Exercise requirements ->
A. Decide whether each statement agrees with the passage about the Tripartite Pact and the two Nomuras, answering yes or no and quoting the words of the passage that decide it. (i) Naokuni Nomura took part in an operational cruise of a German submarine. (ii) The German plans counted on Japan going to war against the United States. (iii) Nomura admitted that the pact contained secret protocols.
B. Resume the passage about the Tripartite Pact and the two Nomuras from where it stops.

Reading passage ->

— start —

It was impossible to learn the secret clauses of the Tripartite Pact, but there was little doubt that it abounded in unpublished preambles and protocols, the usual appendixes of wartime pacts concluded between belligerents and their seemingly neutral allies. When I tried to draw out Nomura on this particular subject, he protested both ignorance and innocence and assured me that there was nothing in the pact beyond what met the eye.
But co-operation between Germany and Japan was becoming close, not only in the political but also in the military sphere. From confidential information direct from our agents in Germany we learned that a huge Japanese military mission was being sent to Germany---but what astonished me was the fact that it was led by a flag officer of the Japanese Nomura, Admiral Naokuni Nomura. This, then, was the game Japan was playing, symbolized even in the coincidental identity of names: One Nomura was sent to the United States to talk of peace, while another Nomura was sent to Germany to discuss war. Naokuni Nomura, our intelligence agents reported, made no secret of his sympathies. In fact, his actions in the Reich revealed that he had considered himself an active ally of the Germans in their war against Britain. He even participated in an operational cruise of a German submarine and was temporarily in command during the sinking of a British merchantman--without warning. In a sense, his trip was a shopping expedition, the Japanese trying to buy up as many German military inventions and secret weapons as possible. The Nazis, hoping to gain Japan as an active but neutral ally, obliged them by opening up all their arsenals and supplying everything the Japanese wanted. The shopping list of Naokuni Nomura was revealing enough in itself. It was no shopping list for peace. It was a harbinger of imminent war.
The German plans did not envisage Japan engaged in war against the United States. Hitler hoped to gain Japanese support for his war against the Soviet Union, a hope that was intensified a few months later when he discovered that Russian troops from the Far Eastern army were participating in the Battle of Rostov in Nov. 1941.

— end —

[Source data]

— start —

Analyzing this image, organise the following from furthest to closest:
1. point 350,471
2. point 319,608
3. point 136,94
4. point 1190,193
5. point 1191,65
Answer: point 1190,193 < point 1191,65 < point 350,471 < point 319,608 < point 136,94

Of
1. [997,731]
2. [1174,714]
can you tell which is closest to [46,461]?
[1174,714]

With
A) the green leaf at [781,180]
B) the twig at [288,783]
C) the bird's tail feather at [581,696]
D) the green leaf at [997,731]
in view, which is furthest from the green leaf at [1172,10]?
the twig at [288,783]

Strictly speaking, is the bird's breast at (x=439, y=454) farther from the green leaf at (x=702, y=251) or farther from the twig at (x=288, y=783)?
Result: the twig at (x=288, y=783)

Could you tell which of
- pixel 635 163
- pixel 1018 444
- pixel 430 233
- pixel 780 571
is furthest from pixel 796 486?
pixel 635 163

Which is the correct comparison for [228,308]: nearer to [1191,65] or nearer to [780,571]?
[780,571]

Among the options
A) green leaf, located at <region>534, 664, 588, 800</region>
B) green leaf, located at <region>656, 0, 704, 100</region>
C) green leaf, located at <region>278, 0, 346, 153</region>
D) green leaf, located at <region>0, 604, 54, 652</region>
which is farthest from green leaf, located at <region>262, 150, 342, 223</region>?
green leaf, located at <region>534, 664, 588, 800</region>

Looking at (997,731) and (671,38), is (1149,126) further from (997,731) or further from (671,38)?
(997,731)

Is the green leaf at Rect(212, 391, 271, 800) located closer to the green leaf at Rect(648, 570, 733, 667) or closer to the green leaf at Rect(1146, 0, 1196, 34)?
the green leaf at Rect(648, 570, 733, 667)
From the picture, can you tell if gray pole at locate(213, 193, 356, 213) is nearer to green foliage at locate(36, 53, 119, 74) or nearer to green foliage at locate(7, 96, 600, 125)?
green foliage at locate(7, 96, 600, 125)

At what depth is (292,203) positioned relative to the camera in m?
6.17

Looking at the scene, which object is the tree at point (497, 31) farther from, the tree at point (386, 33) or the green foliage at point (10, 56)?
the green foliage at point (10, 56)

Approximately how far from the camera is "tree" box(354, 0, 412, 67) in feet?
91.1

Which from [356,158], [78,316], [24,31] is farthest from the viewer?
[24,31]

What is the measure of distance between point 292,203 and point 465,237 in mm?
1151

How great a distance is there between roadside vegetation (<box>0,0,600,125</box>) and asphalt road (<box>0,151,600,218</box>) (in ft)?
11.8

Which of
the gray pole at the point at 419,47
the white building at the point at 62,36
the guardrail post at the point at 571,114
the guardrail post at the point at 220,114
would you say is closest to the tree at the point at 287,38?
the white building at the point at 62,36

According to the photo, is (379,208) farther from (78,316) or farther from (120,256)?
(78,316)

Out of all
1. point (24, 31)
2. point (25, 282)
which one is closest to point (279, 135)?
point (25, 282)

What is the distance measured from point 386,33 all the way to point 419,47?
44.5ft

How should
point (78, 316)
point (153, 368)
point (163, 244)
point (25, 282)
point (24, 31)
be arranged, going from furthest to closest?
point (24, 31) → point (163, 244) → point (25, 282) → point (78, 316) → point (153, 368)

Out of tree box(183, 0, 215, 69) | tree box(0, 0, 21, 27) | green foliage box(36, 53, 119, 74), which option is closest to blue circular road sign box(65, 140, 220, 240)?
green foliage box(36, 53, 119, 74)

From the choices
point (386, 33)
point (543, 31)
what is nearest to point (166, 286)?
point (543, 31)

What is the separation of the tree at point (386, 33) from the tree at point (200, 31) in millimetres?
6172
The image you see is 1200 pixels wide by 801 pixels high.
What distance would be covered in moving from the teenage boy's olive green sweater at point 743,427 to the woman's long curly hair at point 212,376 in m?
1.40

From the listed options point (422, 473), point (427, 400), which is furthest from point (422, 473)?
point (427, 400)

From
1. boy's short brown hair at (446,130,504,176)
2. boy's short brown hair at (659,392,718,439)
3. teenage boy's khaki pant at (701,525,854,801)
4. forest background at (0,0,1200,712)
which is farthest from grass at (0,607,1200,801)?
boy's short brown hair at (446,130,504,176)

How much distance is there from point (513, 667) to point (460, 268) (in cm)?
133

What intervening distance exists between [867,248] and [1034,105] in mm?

— end —

Results of the tasks ->
A.
(i) Yes: "He even participated in an operational cruise of a German submarine"
(ii) No: "The German plans did not envisage Japan engaged in war against the United States."
(iii) No: "he protested both ignorance and innocence and assured me that there was nothing in the pact beyond what met the eye"

B.
His ambassador to Tokyo had been sending Hitler conflicting and contradictory reports, which were extremely vague about Japanese intentions, causing an entry in the official war diary referring to "the Japanese enigma." He hoped, however, that even a neutral Japan closely allied with Germany would remain a potential threat to the Far Eastern flank of the endless Russian front. In this hope, he had staged an elaborate hoax on Oct. 7, 1941, proclaiming the Russian campaign virtually ended and the Red Army definitely broken. This hoax was intended to be at the expense of the Japanese, to lure them into the war against the Soviet Union by creating the impression that in view of the Russian collapse, a Far Eastern war would be an easy task for Japan.
But the Japanese, however, had different plans; and while they did everything in their power to keep the German-Japanese alliance at work, they did not share their secrets with the Nazis. When, on Dec. 7th, 1941, the Pearl Harbor attack became known at Hitler's headquarters, the following entry was made in the war diary: "The heavy veil which concealed Japanese intentions until today has now fallen. Japan attacked the United States and Great Britain." A special conference was called for the same afternoon at which Hitler gave vent to his disappointment in no uncertain terms. There can be no doubt that he was unaware of Japanese intentions to attack the United States; that he fully disapproved of the attack; and, thirdly, that he regarded the Japanese decision as greatly prejudicial to his own war plans.
A report of my conversation with Ambassador Nomura in Feb. 1941 was prepared for Admiral Harold R. Stark, Chief of Naval Operations. A copy was sent to Admiral Husband E. Kimmel, who had by then replaced Admiral Richardson as commander in chief of the United States fleet. To Admiral Kimmel I wrote:
"It is my opinion that a new situation has developed which might or might not affect previous estimates."
There was no answer to this note, but Admiral Stark acknowledged my report by writing:
"I am more than grateful for your report of the conversations with the new Japanese Ambassador. It is intensely interesting and illuminating. I sent the original to the President and copies to ONI, Secretary Hull, and Secretary Frank Knox, many thanks."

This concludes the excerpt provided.